By July 17, 2010February 26th, 2017On Love, Southeast Asia

That I could sit, silent, in the dingy yellows
of lanky grass, frail and translucent

as my grandfather’s hands. And the way each
blade moves just as he does. Full of care and

always to the same places. That I could follow
the single ant marching adamant through

the drought-hardened canyons of my heel. His
seemingly random procession an infantry,

a victory parade for the strongest creature
on earth. And that my nanometers of nerve

endings will never register this glory until
he reaches the fragile dunes and plains

of ankle and calf.
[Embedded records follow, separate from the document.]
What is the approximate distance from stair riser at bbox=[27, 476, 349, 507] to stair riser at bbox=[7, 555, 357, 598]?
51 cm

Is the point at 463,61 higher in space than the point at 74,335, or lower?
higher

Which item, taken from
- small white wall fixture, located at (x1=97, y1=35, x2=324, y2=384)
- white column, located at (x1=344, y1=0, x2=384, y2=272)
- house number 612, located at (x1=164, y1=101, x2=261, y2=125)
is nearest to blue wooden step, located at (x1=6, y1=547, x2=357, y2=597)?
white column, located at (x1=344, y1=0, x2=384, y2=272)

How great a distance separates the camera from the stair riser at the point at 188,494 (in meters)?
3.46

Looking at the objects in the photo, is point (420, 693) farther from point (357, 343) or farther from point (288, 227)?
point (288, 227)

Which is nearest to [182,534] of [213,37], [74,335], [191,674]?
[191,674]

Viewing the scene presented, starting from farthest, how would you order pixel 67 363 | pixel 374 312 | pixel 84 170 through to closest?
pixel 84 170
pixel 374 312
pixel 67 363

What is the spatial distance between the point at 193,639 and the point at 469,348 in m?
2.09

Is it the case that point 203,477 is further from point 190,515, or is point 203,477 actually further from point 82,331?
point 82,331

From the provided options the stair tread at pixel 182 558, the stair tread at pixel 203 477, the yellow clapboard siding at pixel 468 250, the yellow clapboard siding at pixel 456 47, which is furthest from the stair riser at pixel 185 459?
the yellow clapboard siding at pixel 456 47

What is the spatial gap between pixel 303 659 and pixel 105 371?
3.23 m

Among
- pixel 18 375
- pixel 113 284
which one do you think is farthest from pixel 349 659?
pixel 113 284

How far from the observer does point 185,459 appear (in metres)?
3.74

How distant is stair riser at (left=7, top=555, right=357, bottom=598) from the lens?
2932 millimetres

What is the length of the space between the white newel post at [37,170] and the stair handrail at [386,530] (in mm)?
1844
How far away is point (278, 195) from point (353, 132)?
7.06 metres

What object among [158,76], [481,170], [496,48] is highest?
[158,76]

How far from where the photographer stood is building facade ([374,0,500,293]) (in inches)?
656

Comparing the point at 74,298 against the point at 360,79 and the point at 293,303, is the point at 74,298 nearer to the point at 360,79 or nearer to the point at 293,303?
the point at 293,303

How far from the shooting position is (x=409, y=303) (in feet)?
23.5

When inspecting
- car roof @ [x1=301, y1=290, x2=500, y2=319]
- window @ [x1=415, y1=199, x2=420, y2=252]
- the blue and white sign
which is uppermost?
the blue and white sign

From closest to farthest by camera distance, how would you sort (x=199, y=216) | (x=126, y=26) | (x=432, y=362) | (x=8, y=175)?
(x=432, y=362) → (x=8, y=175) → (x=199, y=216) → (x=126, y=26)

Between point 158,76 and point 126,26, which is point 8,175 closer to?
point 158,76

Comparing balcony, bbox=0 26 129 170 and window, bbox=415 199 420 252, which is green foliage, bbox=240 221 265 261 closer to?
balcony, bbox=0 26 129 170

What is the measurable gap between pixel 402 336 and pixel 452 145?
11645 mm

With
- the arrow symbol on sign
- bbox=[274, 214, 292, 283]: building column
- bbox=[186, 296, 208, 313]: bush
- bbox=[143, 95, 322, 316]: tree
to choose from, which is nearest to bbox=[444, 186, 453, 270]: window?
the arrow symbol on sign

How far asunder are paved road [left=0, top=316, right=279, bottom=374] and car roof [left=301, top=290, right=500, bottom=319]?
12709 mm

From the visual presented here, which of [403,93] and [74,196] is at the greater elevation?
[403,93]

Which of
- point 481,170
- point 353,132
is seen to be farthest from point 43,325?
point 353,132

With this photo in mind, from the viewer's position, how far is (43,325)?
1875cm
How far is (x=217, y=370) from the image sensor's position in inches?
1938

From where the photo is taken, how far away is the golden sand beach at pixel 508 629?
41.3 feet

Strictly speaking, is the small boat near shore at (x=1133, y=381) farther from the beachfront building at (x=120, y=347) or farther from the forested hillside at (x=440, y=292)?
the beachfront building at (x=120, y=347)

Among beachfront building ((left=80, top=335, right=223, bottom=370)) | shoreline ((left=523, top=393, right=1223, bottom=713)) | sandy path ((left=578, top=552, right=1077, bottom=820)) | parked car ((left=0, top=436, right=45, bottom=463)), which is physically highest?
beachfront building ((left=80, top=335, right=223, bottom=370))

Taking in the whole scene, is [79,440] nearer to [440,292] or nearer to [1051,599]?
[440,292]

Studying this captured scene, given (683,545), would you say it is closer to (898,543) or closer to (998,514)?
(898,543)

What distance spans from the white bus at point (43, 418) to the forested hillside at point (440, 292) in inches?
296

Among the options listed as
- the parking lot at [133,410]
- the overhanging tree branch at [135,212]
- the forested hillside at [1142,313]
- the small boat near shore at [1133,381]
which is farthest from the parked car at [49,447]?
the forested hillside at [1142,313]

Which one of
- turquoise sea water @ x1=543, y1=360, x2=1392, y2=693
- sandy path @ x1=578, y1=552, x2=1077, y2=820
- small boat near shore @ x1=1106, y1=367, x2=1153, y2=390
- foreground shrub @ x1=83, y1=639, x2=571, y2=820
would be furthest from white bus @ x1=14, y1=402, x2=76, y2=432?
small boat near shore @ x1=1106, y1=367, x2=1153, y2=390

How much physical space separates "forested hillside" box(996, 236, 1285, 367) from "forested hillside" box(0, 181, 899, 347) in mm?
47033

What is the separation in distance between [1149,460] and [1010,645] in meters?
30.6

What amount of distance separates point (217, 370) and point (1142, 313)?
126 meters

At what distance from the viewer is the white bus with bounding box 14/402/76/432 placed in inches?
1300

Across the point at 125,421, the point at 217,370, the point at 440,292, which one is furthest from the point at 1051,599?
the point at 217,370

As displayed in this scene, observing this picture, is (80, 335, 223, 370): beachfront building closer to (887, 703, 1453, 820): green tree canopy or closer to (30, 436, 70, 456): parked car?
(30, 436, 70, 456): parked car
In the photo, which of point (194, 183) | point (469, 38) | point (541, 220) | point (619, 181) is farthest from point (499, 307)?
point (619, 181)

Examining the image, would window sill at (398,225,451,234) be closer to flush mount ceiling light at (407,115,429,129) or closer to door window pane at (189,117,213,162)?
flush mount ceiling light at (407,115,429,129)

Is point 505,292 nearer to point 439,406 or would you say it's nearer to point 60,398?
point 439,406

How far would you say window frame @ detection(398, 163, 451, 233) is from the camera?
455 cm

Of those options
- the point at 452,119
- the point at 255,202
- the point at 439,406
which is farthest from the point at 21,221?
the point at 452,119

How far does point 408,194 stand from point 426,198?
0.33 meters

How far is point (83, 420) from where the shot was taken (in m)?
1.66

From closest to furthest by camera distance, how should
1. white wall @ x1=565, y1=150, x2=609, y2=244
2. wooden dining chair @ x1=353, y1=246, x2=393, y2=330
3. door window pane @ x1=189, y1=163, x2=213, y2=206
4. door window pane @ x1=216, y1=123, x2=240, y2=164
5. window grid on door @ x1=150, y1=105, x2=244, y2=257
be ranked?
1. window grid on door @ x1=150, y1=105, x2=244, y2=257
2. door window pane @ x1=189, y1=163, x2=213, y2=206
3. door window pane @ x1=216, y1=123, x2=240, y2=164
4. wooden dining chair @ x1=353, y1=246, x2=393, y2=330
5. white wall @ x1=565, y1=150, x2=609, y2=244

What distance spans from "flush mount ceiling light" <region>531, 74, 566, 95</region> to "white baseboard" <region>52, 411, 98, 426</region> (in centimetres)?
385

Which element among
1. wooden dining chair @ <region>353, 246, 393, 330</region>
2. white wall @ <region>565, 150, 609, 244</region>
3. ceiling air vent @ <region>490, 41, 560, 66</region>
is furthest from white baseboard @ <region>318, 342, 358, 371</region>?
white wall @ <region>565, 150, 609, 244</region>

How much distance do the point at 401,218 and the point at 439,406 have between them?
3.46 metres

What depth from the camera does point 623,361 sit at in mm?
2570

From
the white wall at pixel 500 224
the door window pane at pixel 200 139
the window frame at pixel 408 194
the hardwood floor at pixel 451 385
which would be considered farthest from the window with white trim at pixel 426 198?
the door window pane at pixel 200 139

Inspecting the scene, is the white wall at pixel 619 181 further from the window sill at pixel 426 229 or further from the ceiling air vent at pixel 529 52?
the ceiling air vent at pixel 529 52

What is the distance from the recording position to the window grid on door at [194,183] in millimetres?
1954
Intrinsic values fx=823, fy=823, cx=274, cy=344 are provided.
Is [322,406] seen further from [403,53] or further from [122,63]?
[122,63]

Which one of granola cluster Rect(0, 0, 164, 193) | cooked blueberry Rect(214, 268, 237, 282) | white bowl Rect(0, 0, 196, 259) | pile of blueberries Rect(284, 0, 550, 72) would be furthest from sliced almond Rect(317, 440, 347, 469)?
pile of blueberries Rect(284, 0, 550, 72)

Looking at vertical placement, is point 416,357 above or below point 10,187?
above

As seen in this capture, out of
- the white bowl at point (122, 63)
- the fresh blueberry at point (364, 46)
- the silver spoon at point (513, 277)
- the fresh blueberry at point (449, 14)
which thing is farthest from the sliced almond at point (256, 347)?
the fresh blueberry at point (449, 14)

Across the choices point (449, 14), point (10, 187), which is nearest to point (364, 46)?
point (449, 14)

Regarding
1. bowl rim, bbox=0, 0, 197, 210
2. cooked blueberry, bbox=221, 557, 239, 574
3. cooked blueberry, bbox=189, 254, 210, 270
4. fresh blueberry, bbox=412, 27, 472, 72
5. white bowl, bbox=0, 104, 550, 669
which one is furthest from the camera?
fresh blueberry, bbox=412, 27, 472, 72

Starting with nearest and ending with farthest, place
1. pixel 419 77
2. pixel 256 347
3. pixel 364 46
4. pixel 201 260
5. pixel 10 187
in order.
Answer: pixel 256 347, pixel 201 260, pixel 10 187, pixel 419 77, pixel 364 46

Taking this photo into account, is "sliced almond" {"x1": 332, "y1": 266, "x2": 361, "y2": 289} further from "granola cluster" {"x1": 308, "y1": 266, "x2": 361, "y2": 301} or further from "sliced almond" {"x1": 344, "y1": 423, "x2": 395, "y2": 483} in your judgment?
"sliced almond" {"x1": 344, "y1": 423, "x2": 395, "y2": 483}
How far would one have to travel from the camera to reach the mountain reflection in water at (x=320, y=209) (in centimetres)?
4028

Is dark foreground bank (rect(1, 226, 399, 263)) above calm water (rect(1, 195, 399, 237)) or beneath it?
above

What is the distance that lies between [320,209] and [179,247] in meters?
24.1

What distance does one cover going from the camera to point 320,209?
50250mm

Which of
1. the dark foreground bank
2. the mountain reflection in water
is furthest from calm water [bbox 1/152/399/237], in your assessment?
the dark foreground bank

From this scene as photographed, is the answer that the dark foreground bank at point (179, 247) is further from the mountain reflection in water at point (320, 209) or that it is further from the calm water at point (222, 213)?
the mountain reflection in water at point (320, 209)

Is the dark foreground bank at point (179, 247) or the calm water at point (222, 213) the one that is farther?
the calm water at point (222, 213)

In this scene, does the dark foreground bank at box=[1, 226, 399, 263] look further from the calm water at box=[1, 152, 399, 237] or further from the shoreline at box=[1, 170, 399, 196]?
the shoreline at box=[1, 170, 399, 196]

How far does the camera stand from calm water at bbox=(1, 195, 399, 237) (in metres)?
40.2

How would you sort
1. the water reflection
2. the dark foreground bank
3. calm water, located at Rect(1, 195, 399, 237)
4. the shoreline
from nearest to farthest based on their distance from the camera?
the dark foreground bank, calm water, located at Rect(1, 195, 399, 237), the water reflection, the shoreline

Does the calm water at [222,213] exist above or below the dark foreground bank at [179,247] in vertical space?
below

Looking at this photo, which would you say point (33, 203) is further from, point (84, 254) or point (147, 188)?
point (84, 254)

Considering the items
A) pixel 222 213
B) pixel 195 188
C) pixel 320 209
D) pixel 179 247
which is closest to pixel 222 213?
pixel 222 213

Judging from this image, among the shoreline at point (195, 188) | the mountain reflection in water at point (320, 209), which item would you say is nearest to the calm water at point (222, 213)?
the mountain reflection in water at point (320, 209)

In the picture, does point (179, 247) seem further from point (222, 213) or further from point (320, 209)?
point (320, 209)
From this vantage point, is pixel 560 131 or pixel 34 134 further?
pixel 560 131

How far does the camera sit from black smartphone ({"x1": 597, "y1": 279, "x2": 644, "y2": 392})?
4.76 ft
And while he charges blindly
into unknown lands, the first salty solider

of my own treks cowardly in the minute valley
of my nape, afraid to find resistance even

on a path smooth with wear, and aims to settle
in the shadowy foxhole peeking above the elastic

at my hips. That he does not know I saved his life
when I lifted the light cotton from my skin to let him

pass into the promised land. But this is a train
to Bangkok, and solitude is not a city. From this maudlin

vinyl, it is dust suspended in sunlight precisely
divisioned by four steel bars. The vapor

of dream that dissipates further with each moment
once you wake. That leaves you nothing but

a void and a grasp and the ineluctable realization
you can’t ever get that precious sliver back.

Eyes open in weak defiance, fingers arched
against the dirty glass clawing their way to a place

they can’t recall and when they dropped limp like
broken bones or hearts my solitude starved to loneliness.